= Kung Fu 2100 =

Board game

Cover art by Denis Loubet, 1980

Kung Fu 2100 is a board game published by Steve Jackson Games in 1980 that simulates martial arts combat.

==Description==
Kung Fu 2100 is a martial arts microgame about combat that takes place in a future setting. In a world ruled by the evil CloneMaster, Terminators have been trained in martial arts to end the CloneMaster's reign. One player controls the Terminators, the other controls the CloneMaster and his minions.

===Components===
The microgame box contains
- 10" x 21" map of the CloneMaster's fortress
- rules
- combat results table (CRT) and damage record sheet
- thin cardstock counters

===Setup===
The CloneMaster player places all of the CloneMaster's minions on the map facedown.

===Gameplay===
Three scenarios are included with the game, including a solitaire game. In each scenario, three Terminators enter the fortress. Each turn consists of Terminator movement, attack and movement, followed by CloneMaster movement and attack.

====Combat====
In combat, the Terminator player picks three skill counters and his opponent picks two. Each player puts down one counter, the attacker rolls a six-sided die, and the CRT is checked for that combination. Now the Clonemaster's first defensive counter becomes the CloneMaster's first attack. The Terminator places a second counter as a defense. The Clonemaster rolls a die, the CRT is consulted. Attack and defense are switched again, and combat continues.

===Victory conditions===
Whoever is the last man standing is the winner.

==Publication history==
In the late 1970s, a piece of art was published in The Space Gamer and readers were asked to create a story or game about the drawing. Game designer Dennis Sustare, who had designed the role-playing game Bunnies and Burrows, developed both a story and the game Kung Fu 2100, which were both subsequently published in Issue 30 of The Space Gamer (August 1980). Steve Jackson Games then published the game as a microgame in 1980, with cover art by Dennis Loubet.

Steve Jackson Games published three wargames in October 1980, designed as minigames - Raid on Iran, Kung Fu 2100, and One-Page Bulge, and of these Raid on Iran was the best seller due to the Iran Hostage Crisis being recent at the time.

==Reception==
Adam Strock reviewed Kung Fu 2100 in The Space Gamer No. 44. Strock commented that "Despite its flaws, Kung Fu 2100 is a good game.
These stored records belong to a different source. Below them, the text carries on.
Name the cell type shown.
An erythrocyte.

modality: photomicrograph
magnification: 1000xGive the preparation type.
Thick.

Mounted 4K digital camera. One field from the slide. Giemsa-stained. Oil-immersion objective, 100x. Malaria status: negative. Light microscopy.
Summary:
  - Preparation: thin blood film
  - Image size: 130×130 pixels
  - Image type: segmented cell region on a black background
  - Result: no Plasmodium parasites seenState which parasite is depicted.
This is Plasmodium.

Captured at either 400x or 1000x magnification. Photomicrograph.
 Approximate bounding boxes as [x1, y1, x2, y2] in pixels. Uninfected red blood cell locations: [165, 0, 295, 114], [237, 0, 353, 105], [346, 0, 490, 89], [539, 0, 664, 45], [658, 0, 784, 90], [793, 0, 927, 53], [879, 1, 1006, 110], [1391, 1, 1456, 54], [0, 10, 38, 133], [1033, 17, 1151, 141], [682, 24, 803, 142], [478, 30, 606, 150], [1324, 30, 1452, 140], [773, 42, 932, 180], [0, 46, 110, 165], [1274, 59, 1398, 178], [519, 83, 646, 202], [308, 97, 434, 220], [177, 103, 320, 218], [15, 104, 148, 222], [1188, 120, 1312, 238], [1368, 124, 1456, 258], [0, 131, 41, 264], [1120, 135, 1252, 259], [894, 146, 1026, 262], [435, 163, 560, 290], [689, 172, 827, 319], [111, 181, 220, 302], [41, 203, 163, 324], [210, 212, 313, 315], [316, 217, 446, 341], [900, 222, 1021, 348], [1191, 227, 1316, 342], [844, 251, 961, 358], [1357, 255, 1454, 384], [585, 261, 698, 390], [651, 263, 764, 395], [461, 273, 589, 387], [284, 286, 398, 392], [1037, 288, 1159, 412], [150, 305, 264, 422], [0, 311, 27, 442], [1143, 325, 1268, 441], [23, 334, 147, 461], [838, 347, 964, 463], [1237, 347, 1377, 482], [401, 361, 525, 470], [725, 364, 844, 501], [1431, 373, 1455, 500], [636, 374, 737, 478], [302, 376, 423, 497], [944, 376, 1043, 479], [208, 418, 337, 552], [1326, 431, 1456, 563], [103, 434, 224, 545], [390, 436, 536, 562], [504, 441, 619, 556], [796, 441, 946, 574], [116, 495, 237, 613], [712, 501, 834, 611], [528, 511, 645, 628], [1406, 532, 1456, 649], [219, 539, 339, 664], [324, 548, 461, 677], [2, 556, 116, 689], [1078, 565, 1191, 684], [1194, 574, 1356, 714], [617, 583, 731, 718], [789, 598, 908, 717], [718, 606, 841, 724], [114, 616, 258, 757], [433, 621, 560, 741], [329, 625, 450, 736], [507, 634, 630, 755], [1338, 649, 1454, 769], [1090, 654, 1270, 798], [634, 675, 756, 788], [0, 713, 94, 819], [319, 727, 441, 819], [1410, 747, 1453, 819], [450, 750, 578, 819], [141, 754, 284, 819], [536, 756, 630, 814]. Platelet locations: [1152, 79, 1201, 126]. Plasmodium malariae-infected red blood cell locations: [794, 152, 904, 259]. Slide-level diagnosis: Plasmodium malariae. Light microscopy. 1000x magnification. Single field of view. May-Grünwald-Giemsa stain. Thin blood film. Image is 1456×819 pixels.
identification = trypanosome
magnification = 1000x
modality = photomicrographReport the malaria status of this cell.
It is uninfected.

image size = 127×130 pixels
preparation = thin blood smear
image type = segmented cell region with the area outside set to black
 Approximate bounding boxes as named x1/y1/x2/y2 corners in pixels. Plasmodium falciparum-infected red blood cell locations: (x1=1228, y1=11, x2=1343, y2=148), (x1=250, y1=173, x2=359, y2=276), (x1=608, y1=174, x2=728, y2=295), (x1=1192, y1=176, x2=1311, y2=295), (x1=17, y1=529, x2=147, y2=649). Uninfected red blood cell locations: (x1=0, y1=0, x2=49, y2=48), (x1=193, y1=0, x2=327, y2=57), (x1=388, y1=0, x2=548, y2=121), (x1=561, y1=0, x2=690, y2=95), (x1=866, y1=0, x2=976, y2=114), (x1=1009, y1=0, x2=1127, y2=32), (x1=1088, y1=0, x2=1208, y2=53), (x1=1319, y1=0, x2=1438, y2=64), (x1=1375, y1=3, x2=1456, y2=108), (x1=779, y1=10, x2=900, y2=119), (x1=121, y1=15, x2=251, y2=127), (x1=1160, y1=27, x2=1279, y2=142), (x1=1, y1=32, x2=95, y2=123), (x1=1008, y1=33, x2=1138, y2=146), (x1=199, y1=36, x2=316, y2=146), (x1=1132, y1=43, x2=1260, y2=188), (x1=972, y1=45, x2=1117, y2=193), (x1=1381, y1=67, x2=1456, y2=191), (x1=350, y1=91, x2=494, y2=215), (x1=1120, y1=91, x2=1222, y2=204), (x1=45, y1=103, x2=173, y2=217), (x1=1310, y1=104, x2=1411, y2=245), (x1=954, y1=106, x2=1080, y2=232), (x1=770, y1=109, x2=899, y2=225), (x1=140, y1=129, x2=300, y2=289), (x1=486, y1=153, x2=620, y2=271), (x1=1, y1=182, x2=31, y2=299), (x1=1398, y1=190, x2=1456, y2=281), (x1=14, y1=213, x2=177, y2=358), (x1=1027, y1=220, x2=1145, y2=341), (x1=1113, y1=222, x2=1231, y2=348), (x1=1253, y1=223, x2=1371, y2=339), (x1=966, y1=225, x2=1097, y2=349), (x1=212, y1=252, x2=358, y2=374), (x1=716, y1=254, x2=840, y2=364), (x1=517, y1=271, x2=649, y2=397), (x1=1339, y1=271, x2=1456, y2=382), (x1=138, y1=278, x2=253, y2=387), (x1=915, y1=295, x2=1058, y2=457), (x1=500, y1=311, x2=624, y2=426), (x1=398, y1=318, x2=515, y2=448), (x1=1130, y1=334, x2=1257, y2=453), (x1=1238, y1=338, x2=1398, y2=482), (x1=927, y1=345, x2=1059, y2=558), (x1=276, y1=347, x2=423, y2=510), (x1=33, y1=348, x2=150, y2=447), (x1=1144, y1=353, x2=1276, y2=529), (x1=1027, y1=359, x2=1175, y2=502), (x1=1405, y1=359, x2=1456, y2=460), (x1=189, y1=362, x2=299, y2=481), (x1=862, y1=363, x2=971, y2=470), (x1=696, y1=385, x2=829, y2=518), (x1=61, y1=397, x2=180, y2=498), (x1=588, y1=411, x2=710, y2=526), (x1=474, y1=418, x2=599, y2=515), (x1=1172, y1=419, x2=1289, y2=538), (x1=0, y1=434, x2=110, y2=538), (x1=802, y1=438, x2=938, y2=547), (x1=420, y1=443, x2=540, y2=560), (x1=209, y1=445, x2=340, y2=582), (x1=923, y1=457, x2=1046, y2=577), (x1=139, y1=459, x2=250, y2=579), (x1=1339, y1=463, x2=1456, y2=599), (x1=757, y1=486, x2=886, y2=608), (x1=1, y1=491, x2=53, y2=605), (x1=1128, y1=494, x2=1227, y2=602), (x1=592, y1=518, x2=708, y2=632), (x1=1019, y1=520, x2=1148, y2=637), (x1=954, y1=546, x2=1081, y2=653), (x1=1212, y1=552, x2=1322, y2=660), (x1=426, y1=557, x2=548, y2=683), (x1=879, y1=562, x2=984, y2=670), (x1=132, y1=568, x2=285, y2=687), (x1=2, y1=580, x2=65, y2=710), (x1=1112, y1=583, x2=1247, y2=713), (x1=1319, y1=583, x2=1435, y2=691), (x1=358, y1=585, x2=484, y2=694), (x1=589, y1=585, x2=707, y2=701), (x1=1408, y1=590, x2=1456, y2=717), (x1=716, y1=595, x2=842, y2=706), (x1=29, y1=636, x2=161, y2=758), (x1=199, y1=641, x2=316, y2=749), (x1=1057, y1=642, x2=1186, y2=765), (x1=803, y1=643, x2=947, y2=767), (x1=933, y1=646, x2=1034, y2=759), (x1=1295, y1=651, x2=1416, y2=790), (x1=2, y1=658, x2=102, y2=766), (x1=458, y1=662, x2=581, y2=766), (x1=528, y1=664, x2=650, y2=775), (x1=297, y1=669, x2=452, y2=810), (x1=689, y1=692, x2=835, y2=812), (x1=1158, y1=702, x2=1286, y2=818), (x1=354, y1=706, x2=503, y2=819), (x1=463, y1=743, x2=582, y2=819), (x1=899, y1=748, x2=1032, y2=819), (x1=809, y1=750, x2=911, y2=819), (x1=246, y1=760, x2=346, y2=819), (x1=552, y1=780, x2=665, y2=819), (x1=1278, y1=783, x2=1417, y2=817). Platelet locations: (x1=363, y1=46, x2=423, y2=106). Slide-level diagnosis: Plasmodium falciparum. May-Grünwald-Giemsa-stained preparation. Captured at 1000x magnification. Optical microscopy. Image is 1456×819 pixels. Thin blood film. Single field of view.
Kung Fu fighters and aspiring 'grasshoppers' will love it. Everyone else will probably like it."

In Issue 30 of Phoenix, Paul King liked the game and thought the use of counters in the martial arts combat was creative. He concluded, "This is a game you will either enjoy or find entirely not to your taste – in fact the rules begin with 'Warning: This is a game, not a simulation. Serious minded folk read further at your own risk!' So be warned, you should only play this game for kicks!"